> **PROBLEM TO WORK ON**
Rewrite the data below, renaming "camera" to "viewer" everywhere it occurs and changing nothing else.
** START GIVEN INFORMATION **
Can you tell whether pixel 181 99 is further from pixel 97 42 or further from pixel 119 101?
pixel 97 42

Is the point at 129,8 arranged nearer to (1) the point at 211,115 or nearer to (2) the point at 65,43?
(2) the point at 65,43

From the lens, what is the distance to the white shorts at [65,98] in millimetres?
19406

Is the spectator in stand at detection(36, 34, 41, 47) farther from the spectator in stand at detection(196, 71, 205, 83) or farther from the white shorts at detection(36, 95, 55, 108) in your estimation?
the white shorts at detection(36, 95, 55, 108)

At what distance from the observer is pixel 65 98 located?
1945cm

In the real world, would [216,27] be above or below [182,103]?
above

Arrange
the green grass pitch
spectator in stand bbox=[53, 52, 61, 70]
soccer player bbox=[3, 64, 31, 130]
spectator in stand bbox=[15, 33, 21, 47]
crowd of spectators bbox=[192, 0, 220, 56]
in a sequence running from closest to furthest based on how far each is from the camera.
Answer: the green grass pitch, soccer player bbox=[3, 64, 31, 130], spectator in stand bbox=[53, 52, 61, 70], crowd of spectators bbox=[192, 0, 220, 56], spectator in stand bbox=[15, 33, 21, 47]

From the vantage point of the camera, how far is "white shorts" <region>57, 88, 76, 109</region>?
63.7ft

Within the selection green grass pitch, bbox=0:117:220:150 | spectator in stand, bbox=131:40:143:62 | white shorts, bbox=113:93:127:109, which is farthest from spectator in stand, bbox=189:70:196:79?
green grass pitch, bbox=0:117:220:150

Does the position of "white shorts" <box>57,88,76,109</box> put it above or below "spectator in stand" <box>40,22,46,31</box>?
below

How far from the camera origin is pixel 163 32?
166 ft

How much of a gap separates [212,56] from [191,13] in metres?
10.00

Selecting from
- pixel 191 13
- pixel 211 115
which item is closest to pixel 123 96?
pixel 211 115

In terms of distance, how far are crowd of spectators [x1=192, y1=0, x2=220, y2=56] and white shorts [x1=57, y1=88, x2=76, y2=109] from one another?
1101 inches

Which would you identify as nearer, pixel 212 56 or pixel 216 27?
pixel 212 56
** END GIVEN INFORMATION **
> **TASK ANSWER**
Can you tell whether pixel 181 99 is further from pixel 97 42 or further from pixel 119 101?
pixel 97 42

Is the point at 129,8 arranged nearer to (1) the point at 211,115 or nearer to (2) the point at 65,43?
(2) the point at 65,43

From the lens, what is the distance to the white shorts at [65,98] in millimetres?
19406

Is the spectator in stand at detection(36, 34, 41, 47) farther from the spectator in stand at detection(196, 71, 205, 83) or farther from the white shorts at detection(36, 95, 55, 108) in your estimation?
the white shorts at detection(36, 95, 55, 108)

At what distance from the observer is pixel 65 98 located?
1945cm

In the real world, would [216,27] be above or below [182,103]?
above

Arrange
the green grass pitch
spectator in stand bbox=[53, 52, 61, 70]
soccer player bbox=[3, 64, 31, 130]
spectator in stand bbox=[15, 33, 21, 47]
crowd of spectators bbox=[192, 0, 220, 56]
in a sequence running from closest to furthest based on how far each is from the viewer.
Answer: the green grass pitch, soccer player bbox=[3, 64, 31, 130], spectator in stand bbox=[53, 52, 61, 70], crowd of spectators bbox=[192, 0, 220, 56], spectator in stand bbox=[15, 33, 21, 47]

From the vantage point of the viewer, how far is "white shorts" <region>57, 88, 76, 109</region>?
63.7ft

Within the selection green grass pitch, bbox=0:117:220:150 | spectator in stand, bbox=131:40:143:62 | white shorts, bbox=113:93:127:109, which is farthest from spectator in stand, bbox=189:70:196:79?
green grass pitch, bbox=0:117:220:150

Does the position of "white shorts" <box>57,88,76,109</box> put it above or below "spectator in stand" <box>40,22,46,31</box>?
below

How far from the viewer origin is pixel 163 32?
166 ft

How much of a gap separates [212,56] from [191,13] in metres?
10.00

Selecting from
- pixel 191 13
- pixel 211 115
which item is closest to pixel 123 96?
pixel 211 115

In terms of distance, how far are crowd of spectators [x1=192, y1=0, x2=220, y2=56] and white shorts [x1=57, y1=88, x2=76, y2=109] from one another?
1101 inches

Which would you identify as nearer, pixel 212 56 or pixel 216 27?
pixel 212 56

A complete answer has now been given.